A la barre, Mebe Ngo’o cite des noms qui choquent tout le monde

Même s’il continue par clamer son innocence, l’ancien ministre de la défense ne compte pas sombrer seul. Devant le tribunal criminel ce 24 juin 2021, Edgar Alain Mebe Ngo’o, accusé de détournement de fonds, a tenté de démonter point par point les griefs formulés par le procureur général. L’ancien ministre de Biya a d’abord attaqué le rapport de l’Agence nationale d’investigations financières (Anif), un des éléments clés du dossier d’accusation.

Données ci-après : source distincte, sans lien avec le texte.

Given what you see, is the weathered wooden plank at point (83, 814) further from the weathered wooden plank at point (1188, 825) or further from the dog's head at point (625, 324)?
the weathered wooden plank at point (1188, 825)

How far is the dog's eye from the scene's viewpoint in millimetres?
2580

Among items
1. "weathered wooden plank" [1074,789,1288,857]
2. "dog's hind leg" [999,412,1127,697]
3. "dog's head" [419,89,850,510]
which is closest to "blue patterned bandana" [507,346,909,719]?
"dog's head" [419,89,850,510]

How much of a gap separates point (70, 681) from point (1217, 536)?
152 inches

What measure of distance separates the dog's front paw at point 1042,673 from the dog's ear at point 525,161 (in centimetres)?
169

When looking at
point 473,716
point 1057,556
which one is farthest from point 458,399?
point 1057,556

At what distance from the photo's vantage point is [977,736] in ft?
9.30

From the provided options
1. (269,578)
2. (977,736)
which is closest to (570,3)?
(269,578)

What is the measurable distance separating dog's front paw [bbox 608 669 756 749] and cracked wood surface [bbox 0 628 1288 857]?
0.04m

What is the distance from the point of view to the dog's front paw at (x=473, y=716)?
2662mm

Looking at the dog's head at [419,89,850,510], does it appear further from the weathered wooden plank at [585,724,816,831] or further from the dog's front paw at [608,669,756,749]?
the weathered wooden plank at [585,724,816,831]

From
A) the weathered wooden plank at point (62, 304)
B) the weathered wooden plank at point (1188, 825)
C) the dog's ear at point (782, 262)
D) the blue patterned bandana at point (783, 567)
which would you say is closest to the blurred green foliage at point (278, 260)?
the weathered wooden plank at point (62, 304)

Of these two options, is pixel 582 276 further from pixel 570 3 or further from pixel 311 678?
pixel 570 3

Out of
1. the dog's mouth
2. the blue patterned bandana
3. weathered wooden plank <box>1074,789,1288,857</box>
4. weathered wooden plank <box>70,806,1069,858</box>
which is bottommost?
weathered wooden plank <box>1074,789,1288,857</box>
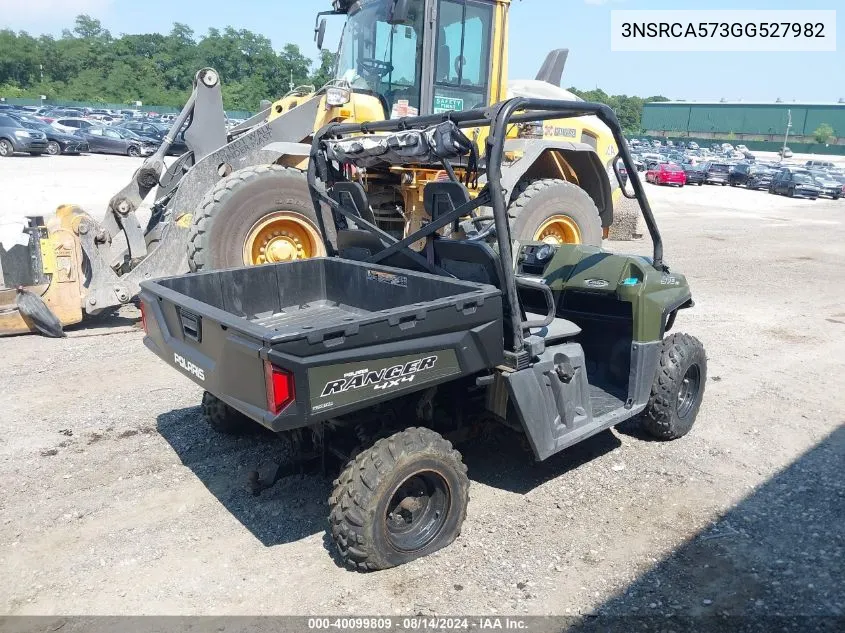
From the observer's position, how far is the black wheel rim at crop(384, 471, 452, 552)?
11.6ft

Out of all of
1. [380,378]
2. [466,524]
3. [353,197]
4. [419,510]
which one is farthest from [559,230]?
[380,378]

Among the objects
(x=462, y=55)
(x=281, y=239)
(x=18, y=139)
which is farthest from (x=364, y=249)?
(x=18, y=139)

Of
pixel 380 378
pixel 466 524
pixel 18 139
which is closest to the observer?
pixel 380 378

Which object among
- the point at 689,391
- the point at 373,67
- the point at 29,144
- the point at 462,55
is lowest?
the point at 689,391

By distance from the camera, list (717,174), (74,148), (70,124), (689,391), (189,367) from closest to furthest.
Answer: (189,367)
(689,391)
(74,148)
(70,124)
(717,174)

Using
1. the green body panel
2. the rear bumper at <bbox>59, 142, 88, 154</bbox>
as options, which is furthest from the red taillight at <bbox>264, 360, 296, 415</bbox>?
the rear bumper at <bbox>59, 142, 88, 154</bbox>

« Edgar Alain Mebe Ngo’o conteste tout. Le rapport de l’Anif témoignant d’un supposé enrichissement illicite de l’accusé ? « Une instrumentalisation, affirme-t-il. Cet organisme a été saisi en violation des règles qui l’organisent ». Les 21 marchés publiques ayant fait l’objet de surfacturation ? ‘’Juridiquement grotesque, se défend-t-il. C’est comme si j’étais l’acteur unique du processus de passation de ces marchés, pourtant il existe au sein de l’administration une chaîne de la commande publique’’ », révèle Jeune Afrique dans un article publié sur son site internet.

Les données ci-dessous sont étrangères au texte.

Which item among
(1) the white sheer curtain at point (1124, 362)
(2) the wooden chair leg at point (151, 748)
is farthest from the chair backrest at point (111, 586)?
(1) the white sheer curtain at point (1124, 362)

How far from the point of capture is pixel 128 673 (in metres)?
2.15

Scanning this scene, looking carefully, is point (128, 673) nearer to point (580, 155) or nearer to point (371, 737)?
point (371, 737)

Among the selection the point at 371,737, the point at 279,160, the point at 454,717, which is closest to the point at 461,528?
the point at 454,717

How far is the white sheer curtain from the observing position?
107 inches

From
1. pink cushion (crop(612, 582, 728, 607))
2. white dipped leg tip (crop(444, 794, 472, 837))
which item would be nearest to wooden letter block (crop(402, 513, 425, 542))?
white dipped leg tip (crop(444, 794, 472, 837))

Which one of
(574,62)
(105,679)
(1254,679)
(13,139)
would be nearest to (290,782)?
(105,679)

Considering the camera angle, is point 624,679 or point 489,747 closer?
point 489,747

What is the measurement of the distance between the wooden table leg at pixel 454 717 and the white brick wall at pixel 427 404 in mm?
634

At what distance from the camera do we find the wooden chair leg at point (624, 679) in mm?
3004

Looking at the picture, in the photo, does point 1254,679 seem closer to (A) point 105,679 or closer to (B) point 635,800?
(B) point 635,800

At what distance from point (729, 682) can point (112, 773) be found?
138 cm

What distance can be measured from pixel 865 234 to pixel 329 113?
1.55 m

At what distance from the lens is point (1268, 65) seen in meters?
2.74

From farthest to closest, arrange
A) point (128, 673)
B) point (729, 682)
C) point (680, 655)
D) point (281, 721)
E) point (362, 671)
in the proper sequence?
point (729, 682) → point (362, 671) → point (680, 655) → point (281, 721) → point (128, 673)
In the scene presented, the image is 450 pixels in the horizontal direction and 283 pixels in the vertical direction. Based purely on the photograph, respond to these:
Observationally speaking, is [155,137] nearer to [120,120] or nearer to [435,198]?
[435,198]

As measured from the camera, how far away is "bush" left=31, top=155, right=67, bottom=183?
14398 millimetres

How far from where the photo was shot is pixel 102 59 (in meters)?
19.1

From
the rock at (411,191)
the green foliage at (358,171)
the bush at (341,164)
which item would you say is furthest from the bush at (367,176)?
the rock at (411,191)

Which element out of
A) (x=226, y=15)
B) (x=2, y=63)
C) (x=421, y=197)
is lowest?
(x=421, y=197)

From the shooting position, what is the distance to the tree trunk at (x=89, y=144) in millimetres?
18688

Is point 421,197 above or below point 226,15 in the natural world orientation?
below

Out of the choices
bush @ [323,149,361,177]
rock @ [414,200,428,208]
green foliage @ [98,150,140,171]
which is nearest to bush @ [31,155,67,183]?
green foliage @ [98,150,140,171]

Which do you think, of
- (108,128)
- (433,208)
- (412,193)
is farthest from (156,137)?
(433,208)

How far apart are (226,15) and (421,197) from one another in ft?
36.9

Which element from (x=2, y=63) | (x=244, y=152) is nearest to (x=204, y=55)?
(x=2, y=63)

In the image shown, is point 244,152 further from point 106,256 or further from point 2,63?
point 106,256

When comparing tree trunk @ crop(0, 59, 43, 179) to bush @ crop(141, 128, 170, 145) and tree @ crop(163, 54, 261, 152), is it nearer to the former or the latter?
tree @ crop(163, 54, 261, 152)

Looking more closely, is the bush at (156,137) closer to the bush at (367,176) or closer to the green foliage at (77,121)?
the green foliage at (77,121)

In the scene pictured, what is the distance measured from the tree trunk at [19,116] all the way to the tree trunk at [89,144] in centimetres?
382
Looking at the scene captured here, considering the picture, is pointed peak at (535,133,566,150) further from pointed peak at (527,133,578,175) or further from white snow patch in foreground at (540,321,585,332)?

Paul Biya, Laurent Esso et Ferdinand Ngo Ngo

L’affaire Mebe Ngo serait plus compliquée. Evoquant le contrat que son ministère avait signé en 2013 avec la société chinoise Poly Technologies portant sur la fourniture d'équipements militaires pour 300 millions d'euros, Mebe Ngo accusé d'avoir "bénéficié d'énormes libéralités" surprend l'audience en citant les noms de plusieurs personnalités de la République.

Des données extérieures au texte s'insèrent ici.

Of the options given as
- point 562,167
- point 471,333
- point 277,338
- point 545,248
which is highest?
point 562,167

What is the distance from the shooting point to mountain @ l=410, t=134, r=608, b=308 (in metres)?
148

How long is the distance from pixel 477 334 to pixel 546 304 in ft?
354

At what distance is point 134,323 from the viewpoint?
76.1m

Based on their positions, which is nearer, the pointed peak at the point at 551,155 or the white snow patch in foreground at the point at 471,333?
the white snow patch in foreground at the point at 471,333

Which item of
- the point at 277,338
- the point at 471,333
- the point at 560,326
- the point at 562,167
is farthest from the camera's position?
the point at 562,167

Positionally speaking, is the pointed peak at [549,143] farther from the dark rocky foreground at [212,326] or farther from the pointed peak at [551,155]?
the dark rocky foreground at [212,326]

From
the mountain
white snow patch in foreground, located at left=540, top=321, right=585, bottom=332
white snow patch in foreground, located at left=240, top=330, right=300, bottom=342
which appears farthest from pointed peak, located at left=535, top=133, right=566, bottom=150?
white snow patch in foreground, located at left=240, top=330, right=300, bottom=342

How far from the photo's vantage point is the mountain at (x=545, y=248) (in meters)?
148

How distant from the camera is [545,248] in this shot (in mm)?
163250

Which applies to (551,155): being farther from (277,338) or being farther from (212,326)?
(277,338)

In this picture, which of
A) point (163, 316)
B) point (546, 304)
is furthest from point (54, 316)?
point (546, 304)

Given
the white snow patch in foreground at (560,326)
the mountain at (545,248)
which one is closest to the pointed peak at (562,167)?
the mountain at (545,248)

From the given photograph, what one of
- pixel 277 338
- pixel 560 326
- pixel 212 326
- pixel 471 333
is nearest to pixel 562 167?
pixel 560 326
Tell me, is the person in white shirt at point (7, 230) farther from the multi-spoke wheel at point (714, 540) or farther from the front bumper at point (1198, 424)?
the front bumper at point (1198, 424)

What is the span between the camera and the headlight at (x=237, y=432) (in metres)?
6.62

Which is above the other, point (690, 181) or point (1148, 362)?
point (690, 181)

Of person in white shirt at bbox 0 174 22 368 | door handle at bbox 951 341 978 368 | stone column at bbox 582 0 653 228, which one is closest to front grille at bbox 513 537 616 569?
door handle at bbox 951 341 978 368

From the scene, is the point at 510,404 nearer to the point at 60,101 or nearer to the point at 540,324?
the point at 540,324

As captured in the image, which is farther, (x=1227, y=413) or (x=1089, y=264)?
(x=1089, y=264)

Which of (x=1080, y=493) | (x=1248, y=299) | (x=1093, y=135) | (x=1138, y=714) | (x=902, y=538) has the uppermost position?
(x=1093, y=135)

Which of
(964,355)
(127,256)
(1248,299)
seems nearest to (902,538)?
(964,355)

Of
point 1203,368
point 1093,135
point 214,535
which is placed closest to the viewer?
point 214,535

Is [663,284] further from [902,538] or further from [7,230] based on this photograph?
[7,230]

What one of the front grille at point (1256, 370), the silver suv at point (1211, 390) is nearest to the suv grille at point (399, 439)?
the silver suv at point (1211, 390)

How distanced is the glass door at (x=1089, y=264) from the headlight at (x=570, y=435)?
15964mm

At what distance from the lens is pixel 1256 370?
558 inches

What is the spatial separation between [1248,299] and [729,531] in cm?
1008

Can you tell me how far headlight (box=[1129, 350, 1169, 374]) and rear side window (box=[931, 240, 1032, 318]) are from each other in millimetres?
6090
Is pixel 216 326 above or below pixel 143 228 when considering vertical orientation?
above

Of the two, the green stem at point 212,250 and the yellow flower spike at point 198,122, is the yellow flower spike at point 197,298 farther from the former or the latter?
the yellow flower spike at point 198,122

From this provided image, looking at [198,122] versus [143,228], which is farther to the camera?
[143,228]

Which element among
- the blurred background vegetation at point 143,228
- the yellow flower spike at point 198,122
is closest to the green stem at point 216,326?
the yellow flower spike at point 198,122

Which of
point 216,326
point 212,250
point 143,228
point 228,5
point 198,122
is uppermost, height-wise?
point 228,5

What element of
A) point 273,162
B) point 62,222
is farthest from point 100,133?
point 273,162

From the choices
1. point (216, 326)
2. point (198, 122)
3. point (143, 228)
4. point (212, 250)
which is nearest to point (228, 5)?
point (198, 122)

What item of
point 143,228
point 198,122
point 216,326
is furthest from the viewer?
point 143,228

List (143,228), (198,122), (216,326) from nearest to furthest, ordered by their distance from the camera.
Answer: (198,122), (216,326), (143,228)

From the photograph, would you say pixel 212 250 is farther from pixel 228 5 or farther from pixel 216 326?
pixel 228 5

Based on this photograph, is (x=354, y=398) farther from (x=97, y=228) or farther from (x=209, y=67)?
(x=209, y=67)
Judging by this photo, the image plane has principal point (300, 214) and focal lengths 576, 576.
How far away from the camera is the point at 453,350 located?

« Je suis allé en Chine par la volonté du chef de l’État, avec des ordres de mission signés du secrétaire général [de la présidence de la République, Laurent Esso, actuel ministre de la Justice, ndlr], a-t-il expliqué à la Cour. Il était au courant de tout. Les quatre marchés constituant le contrat litigieux ont tous été validés aussi bien par la présidence de la République que par l’état-major particulier du chef de l’État à travers leurs visas. Il ne s’est pas agi d’une manœuvre personnelle de ma part menée de manière subreptice. », a-t-il déclaré.

L’ancien ministre de Biya souhaite également voir dans le box des accusés le Secrétaire général de la présidence Ferdinand Ngoh Ngoh et le ministre de la justice Laurent Esso. Ces deux personnalités sont selon Mebe Ngo’o, les signataires des pièces à conviction et à ce titre, devraient comparaitre au procès. Le Tribunal Criminel Spécial n’a pas accédé à cette demande.
« L’audition des accusés devrait se poursuivre à la mi-juillet. Le parquet ayant choisi de faire ses réquisitions uniquement sur les pièces reversées au dossier, aucun témoin n’est attendu à la barre », révèle Jeune Afrique.

Le secret d’Etat

Si l’ancien ministre de la défense est prêt à livrer plusieurs ministres et proches de Biya, il ne souhaite pas cependant étaler certaines pièces. Pour Edgar Alain Mebe Ngo’o, il n’est pas question de révéler des informations secrètes. Il préfère passer ses derniers jours derrière les barreaux.

« Ce serait une faute pour moi de produire des pièces pour justifier mes propos, a-t-il expliqué à la Cour. Je demeure astreint au devoir de réserve bien que je ne suis plus en fonction. Je préfère la réclusion à vie plutôt que de dévoiler le secret défense », a-t-il déclaré.